§ **Short task**
Translate this sentence from the forum thread about motorhome weight plates into French: "The Hymer build plate on the side of the coachbuilt says 3900kg."

§ **Text excerpt**
My M/H is a Hymer and the Vin plate under the bonnet says 3500kg.
The Hymer build plate on the side of the coachbuilt says 3900kg.
The authirities only go by the vin plate so yours is 3500kg. sorry!!!!
You will probably find that if it is built on a maxi chassis that it was down graded when first registered and that it is just a paper exercise to upgrade to 3850 kg as the maxi has a heavier load capacity.
If you want to make extra certain, fit Airide and you will get 3850 as a minimum, which is what I have done but it is not needed


----------



## bigbazza (Mar 6, 2008)

Is there a difference in cost of taxation between PHG &PLG ?
Also what are the implecations if the wrong weight plates are present?
Barry


----------



## 113016 (Jun 5, 2008)

bigbazza said:


> Is there a difference in cost of taxation between PHG &PLG ?
> Also what are the implecations if the wrong weight plates are present?
> Barry


PHG is cheaper, from memory I think it is £165


----------



## Chudders (Jul 5, 2008)

Again thanks for the advice.

§ **Stored rows**
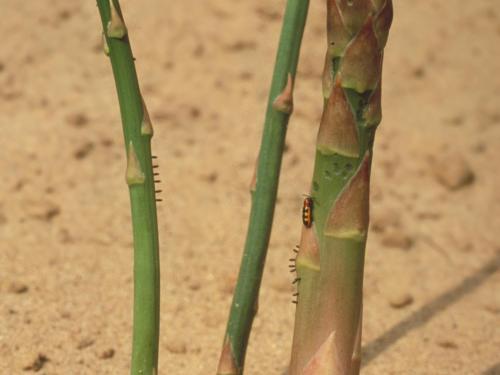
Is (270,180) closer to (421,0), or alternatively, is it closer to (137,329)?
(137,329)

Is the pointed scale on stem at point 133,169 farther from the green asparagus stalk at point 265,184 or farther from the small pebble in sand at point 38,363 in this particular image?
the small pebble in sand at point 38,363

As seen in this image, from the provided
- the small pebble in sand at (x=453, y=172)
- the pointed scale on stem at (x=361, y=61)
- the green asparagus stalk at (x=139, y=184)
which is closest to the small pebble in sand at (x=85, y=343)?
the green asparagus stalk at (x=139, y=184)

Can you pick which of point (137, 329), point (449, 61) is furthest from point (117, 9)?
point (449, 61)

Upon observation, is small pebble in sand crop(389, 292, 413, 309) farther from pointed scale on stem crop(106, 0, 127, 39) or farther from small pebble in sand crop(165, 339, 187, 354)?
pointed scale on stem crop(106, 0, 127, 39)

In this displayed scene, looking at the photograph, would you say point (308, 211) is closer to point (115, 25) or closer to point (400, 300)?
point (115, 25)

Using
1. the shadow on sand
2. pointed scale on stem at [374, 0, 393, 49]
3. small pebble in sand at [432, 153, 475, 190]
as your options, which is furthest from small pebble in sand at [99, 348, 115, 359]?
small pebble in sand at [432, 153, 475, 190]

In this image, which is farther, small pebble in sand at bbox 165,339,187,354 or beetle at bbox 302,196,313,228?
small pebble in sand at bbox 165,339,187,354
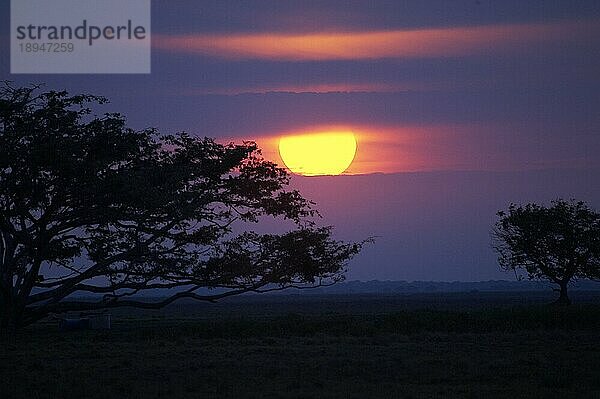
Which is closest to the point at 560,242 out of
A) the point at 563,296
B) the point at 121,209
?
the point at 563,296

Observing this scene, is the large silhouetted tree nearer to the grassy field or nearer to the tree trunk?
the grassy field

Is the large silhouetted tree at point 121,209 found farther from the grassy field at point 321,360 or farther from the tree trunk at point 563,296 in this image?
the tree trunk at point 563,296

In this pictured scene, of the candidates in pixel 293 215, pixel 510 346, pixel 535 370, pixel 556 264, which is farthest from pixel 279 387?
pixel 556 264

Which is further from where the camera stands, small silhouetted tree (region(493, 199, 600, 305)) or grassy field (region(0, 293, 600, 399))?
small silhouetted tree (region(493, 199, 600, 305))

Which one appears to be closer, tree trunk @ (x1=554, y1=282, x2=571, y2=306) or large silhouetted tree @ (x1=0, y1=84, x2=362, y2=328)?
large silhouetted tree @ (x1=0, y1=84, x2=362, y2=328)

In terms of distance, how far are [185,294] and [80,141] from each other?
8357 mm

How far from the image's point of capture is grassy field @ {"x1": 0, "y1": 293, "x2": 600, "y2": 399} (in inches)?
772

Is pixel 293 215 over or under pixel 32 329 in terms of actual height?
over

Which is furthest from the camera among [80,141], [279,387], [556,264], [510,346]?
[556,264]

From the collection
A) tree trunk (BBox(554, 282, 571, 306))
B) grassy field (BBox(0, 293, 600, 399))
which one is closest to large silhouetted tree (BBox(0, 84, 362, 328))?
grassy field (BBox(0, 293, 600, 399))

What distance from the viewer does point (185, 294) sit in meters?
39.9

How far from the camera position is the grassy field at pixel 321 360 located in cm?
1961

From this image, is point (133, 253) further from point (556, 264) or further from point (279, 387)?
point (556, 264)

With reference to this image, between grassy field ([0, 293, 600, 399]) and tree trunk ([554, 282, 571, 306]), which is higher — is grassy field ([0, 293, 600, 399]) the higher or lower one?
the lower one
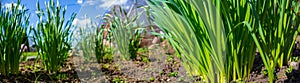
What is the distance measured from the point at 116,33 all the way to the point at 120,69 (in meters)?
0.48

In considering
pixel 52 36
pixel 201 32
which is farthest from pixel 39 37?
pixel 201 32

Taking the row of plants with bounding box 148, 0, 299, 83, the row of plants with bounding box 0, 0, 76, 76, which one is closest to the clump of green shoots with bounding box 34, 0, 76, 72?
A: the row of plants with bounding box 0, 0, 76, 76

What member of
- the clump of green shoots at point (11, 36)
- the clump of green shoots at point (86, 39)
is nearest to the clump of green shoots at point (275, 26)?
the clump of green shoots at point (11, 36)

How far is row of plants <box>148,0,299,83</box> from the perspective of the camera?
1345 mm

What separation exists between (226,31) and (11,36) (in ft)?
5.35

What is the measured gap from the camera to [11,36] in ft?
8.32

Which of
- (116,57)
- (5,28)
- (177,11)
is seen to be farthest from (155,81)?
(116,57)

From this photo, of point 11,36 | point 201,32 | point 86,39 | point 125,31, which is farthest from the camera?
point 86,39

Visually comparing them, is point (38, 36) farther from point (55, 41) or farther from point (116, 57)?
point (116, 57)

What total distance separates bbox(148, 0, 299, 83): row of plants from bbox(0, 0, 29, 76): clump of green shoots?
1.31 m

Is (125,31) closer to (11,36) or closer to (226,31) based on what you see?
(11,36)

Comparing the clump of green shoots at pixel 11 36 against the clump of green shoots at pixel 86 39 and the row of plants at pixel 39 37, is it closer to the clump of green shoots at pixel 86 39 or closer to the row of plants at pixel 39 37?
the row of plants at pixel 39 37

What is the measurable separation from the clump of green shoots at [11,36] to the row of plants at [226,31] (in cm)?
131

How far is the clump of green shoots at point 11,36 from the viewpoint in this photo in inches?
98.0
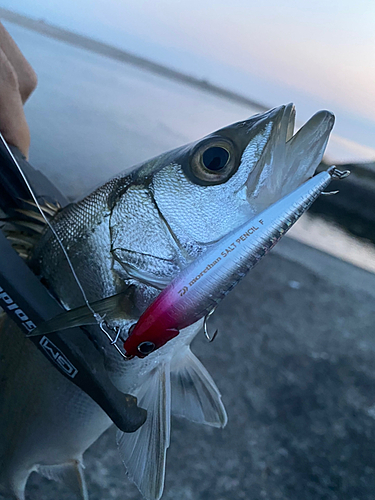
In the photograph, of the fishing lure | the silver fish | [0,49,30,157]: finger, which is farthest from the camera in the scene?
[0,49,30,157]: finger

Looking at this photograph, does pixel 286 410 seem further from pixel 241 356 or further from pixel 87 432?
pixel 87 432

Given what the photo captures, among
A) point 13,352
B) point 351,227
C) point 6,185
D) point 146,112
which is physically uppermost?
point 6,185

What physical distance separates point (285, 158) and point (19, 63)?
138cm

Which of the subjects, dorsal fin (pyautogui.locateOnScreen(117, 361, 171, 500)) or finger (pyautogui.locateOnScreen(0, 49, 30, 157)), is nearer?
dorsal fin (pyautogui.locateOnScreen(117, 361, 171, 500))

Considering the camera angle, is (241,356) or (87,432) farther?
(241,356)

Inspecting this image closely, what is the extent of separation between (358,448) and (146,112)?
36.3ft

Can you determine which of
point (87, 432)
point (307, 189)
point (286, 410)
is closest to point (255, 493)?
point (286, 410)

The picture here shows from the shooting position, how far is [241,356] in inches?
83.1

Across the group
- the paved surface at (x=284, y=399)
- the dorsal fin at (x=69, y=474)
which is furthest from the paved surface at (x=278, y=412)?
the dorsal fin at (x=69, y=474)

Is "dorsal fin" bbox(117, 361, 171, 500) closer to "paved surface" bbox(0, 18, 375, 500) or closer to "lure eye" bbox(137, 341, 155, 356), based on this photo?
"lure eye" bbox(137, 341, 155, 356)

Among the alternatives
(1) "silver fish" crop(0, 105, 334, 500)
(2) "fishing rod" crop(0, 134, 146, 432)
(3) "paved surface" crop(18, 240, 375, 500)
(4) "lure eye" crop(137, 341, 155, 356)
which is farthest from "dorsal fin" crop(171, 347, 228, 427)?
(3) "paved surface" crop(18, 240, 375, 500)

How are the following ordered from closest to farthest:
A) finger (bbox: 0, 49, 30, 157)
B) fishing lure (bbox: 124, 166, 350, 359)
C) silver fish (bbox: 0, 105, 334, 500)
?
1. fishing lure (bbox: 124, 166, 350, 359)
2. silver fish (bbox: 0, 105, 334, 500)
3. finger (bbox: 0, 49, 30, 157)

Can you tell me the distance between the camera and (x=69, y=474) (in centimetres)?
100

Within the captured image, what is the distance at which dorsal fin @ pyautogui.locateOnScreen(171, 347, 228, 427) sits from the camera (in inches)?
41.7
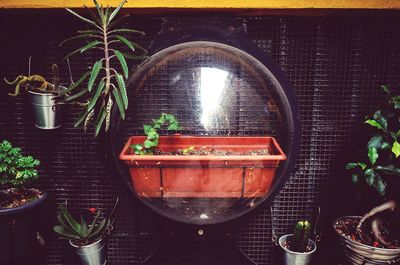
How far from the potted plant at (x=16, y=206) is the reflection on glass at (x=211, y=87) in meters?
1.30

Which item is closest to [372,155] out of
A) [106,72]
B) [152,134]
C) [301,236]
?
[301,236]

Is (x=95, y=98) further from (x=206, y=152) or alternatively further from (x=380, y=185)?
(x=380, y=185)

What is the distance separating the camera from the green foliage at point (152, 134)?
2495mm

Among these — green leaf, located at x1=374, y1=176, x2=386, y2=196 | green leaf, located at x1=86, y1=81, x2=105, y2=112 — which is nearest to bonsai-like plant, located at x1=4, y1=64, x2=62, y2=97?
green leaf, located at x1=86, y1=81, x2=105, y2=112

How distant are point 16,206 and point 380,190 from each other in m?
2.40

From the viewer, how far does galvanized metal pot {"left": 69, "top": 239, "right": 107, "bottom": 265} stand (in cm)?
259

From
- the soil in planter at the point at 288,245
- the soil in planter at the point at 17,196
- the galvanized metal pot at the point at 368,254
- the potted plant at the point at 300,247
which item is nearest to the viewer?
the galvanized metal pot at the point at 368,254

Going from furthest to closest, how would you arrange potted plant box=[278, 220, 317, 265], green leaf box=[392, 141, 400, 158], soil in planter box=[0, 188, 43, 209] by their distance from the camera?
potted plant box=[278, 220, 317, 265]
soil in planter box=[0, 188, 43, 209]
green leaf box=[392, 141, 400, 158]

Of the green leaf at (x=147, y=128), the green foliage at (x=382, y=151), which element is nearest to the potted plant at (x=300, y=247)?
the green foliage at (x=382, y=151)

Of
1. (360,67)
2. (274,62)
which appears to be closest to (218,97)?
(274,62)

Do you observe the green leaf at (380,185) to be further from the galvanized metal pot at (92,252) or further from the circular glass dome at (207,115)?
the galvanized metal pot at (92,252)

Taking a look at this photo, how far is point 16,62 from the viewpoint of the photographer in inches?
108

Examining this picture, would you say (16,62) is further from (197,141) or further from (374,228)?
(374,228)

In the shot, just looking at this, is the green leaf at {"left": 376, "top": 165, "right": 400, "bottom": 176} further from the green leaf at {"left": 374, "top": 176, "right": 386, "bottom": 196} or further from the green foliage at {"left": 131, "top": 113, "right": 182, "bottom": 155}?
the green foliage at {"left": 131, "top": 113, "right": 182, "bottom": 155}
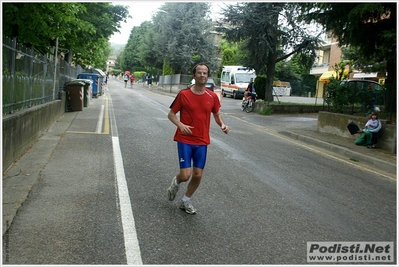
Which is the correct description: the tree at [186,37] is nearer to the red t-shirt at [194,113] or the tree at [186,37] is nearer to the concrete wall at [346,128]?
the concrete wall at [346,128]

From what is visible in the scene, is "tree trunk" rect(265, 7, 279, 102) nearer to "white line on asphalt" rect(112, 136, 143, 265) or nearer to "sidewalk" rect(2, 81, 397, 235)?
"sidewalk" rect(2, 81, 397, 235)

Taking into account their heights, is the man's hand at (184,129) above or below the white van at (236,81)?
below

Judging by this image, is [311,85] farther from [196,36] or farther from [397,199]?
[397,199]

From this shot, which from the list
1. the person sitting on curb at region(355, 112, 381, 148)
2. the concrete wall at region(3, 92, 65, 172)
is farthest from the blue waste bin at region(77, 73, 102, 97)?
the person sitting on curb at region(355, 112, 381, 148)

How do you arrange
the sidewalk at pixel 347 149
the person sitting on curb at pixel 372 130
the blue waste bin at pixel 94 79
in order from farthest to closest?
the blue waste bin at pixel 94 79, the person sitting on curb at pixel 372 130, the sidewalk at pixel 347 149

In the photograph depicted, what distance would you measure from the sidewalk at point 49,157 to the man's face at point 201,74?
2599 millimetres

§ **Response to this exercise**
La plaque constructeur Hymer sur le côté de la cellule indique 3900 kg.